▶ [Text]:
╔══

Good afternoon, and apologies for cross-posting:

I'm writing to announce a series of events that I have co-organized with
Thorsten Ries (UT Austin, Germanic Studies) and the UT Austin iSchool
colloquium series.

The first event has already occurred, but there's still time to join us for
the next two panels! We also have a video recording available from the
first event (See below).

Series Description:
This series features international subject expert talks from the libraries
and archives sector, a digital investigation collective and from the
cybersecurity sector to consider born-digital evidence from a Historical
Scholarship and Humanities perspective. Our digital present poses
challenges to long-term preservation and curation of born-digital archives,
but also to their cautious selection, critical appraisal and methodological
analysis and interpretation as historical evidence. Establishing, proving
and maintaining the chain of digital evidence, evaluating the evidential
status of born-digital sources and interpreting the traces of historical
digital events will be the daily practice of historians studying our
present time. The talk series Born-digital Evidence and Historical
Scholarship is a starter for the conversation about how we establish this
practice and build the skillsets, standards and procedures for Historical
Scholarship and the Humanities in coordination with libraries and archives.


EVENT 1:
Aric Toler (Bellingcat) and Charlotte Godart (Bellingcat)
Date: April 12, 10-11:30am CST

Aric Toler is the training and research director at Bellingcat, an online
publication specialized in open-source intelligence. Aric's research
including Russian intelligence operations, the war in the Donbas, and the
2014 downing of Malaysian Airlines Flight 17 over eastern Ukraine. Aric
received his Master's degree in Slavic Languages & Literatures from the
University of Kansas in 2013 and has since been working with Bellingcat.

Charlotte Godart is an open source investigator & trainer for Bellingcat.
She researches conflict zones, breaking news events, and the spread of
disinformation. She creates online training material that is available for
anyone interested in pursuing digital verification through the Bellingcat
website. She also travels globally to teach online verification techniques
and methodology to journalists, researchers, activists, and lawyers. Before
Bellingcat, she was at the Human Rights Center at UC Berkeley.

For those who were unable to join us, a recording is available at the
following URL:
https://utexas.zoom.us/rec/share/NmGwC3zUGzklTWRpoLu7U5rcANL9SP-VU_7hnwbkmX-O3pib23MPECGHgx10EQ_a.zmsQTWZpxcjfhxan


EVENT 2:
Euan Cochrane (Yale) and David A. Bliss (UT Austin)

╚══

▶ [Goals]:
**a)** In the event series announcement, where did Aric Toler receive his Master's degree?
**b)** Rewrite the event series announcement from "For those who" to "Bliss (UT Austin)", putting "replay" in place of "recording".
**c)** Extend the born-digital evidence event announcement past its final line.

▶ [Dataset content]:

╔══

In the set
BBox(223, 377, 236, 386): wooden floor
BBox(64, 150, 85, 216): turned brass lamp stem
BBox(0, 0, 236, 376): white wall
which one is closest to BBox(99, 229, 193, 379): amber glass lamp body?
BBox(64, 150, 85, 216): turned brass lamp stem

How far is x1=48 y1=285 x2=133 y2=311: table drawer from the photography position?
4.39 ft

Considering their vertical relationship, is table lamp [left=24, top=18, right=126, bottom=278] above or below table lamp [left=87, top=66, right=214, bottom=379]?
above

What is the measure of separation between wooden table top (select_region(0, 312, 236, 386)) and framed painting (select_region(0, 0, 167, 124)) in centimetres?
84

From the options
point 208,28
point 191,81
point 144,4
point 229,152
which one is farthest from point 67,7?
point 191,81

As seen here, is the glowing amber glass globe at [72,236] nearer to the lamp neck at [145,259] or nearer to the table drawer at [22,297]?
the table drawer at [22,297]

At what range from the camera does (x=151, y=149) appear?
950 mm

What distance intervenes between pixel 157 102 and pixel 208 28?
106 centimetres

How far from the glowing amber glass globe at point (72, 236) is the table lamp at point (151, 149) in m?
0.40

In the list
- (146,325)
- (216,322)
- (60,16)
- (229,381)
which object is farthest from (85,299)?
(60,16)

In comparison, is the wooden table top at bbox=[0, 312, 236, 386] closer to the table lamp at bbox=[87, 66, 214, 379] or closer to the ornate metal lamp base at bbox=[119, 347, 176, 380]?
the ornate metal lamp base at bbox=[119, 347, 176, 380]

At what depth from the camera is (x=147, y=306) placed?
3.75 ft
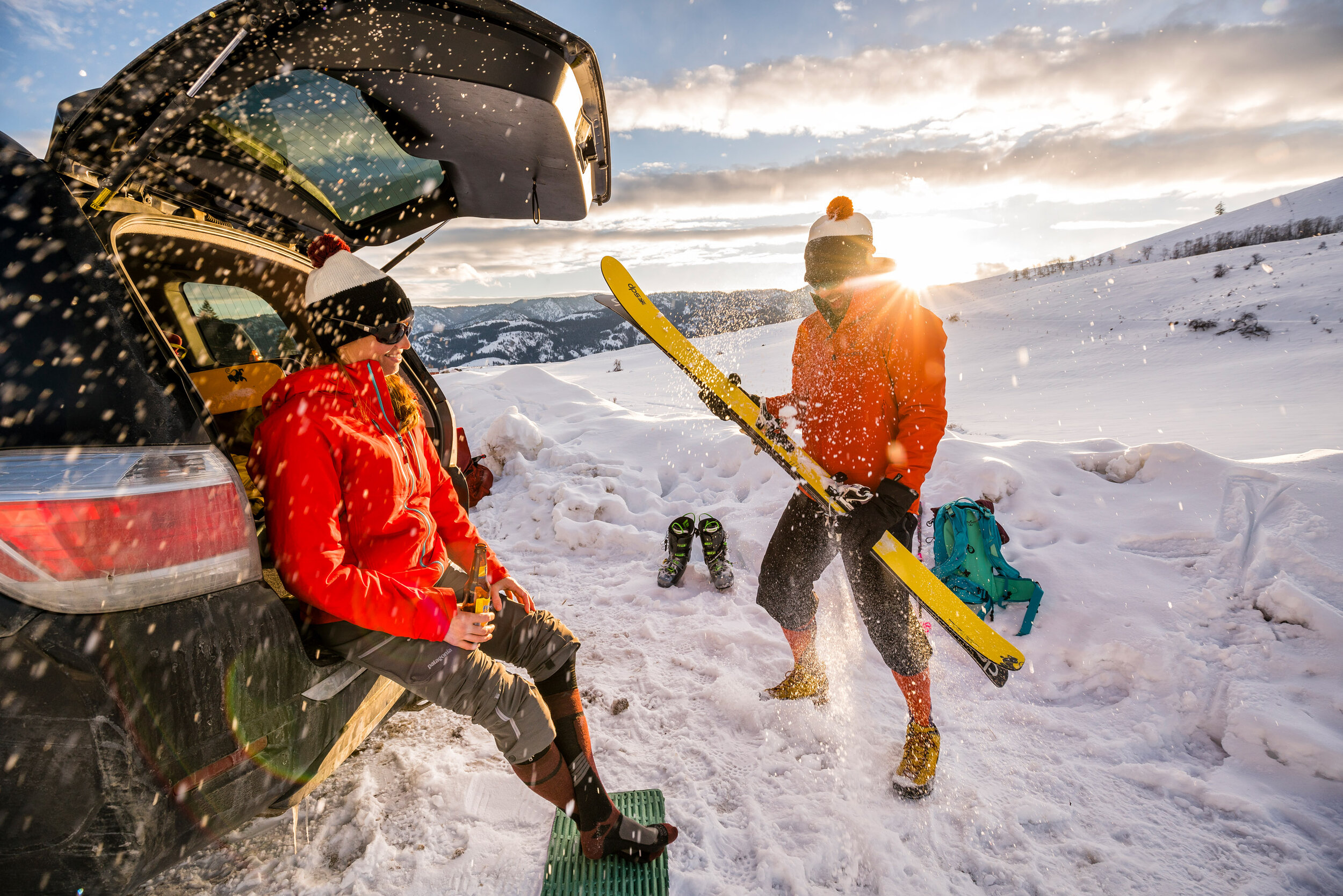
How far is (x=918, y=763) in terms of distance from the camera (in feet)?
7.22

╚══
╔══

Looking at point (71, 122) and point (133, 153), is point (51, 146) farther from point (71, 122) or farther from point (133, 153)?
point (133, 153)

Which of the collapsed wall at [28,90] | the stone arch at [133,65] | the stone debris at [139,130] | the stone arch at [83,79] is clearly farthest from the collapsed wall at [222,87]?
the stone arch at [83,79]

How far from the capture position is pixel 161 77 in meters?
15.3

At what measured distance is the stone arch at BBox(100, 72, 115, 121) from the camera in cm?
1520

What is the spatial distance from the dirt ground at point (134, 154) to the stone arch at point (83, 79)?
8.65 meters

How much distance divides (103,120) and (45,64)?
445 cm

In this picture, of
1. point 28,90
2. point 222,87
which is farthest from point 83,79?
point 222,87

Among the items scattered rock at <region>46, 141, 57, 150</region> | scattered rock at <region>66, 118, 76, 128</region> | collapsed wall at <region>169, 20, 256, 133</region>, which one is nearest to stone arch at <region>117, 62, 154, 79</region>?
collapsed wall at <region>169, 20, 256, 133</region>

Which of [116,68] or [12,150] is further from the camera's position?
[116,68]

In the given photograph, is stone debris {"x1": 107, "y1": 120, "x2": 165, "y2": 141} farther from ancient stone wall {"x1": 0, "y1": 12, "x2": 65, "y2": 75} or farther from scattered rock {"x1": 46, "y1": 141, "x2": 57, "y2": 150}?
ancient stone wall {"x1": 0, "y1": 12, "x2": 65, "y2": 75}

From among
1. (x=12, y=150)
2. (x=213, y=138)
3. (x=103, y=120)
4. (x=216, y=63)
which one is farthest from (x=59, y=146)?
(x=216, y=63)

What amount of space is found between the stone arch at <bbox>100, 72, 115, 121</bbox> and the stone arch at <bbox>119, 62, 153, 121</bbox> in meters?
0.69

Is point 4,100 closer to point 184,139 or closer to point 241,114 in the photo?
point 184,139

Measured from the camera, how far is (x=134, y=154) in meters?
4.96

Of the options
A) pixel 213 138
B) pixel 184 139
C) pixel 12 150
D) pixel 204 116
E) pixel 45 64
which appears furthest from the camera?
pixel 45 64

╚══
╔══

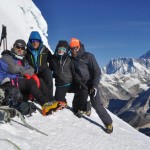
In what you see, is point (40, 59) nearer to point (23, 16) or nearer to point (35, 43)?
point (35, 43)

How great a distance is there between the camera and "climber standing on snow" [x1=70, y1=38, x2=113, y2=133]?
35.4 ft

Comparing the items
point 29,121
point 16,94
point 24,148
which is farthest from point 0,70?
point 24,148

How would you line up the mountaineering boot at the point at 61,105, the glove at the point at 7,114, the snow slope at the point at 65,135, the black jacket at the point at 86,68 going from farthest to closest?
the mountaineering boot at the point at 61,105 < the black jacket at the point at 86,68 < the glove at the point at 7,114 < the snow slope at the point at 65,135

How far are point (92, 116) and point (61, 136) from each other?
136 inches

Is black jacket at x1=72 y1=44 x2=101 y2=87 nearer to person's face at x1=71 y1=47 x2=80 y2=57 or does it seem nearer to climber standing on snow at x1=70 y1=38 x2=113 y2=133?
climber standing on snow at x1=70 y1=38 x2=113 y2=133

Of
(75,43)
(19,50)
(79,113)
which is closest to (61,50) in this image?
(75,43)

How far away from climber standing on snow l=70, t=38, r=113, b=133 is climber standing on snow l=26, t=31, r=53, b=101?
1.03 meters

╚══

▶ [Responses for each task]:
**a)** At the University of Kansas, in 2013.

**b)**
For those who were unable to join us, a replay is available at the
following URL:
https://utexas.zoom.us/rec/share/NmGwC3zUGzklTWRpoLu7U5rcANL9SP-VU_7hnwbkmX-O3pib23MPECGHgx10EQ_a.zmsQTWZpxcjfhxan


EVENT 2:
Euan Cochrane (Yale) and David A. Bliss (UT Austin)

**c)**
Date: April 19, 10-11:30 CST
Event: https://www.ischool.utexas.edu/events/256
Registration:
https://utexas.zoom.us/meeting/register/tJwtceutqz0sH9wBI0GnrcS2PsoP12eCMd_v

Euan Cochrane is Digital Preservation Manager for Yale University
Libraries. He has a particular interest in software preservation and the
use of emulation to maintain access to born digital information. Before
joining Yale, Euan helped to establish the data archive for official
statistics at Statistics New Zealand, in addition to working in the Digital
Continuity team at Archives New Zealand and consulting for Deloitte in
Australia on Information Management.

David Bliss is the Systems and Digital Archivist at UT Libraries, where he
is responsible for a variety of digital preservation infrastructure and
processes for libraries collections. Prior to April 2021, he was the
Digital Processing Archivist at the Benson Latin American Collection at UT
Austin, focused primarily on implementing and supporting post-custodial
digitization projects based at partner repositories in Latin America. David
is a 2017 graduate of the UT School of Information.

EVENT 3:
Matthias Vallentin (Tenzir)
Date: April 23, 10am CST
Event: https://www.ischool.utexas.edu/events/257
Registration:
https://utexas.zoom.us/meeting/register/tJAvd--urDMrGNWIVyrmeDoSnrQaDwj3mekk

Matthias Vallentin is founder and CEO at Tenzir. His PhD work at UC
Berkeley about network forensics laid the foundation for the software that
Tenzir now develops an open security analytics platform to empower
defenders. Prior to founding Tenzir, Matthias worked on high-performance
network monitoring to provide security operators with in-depth visibility
about their infrastructure.

Looking forward to the events! I hope that you can join us.

Sincerely,
James

--

JAMES A. HODGES, Ph.D.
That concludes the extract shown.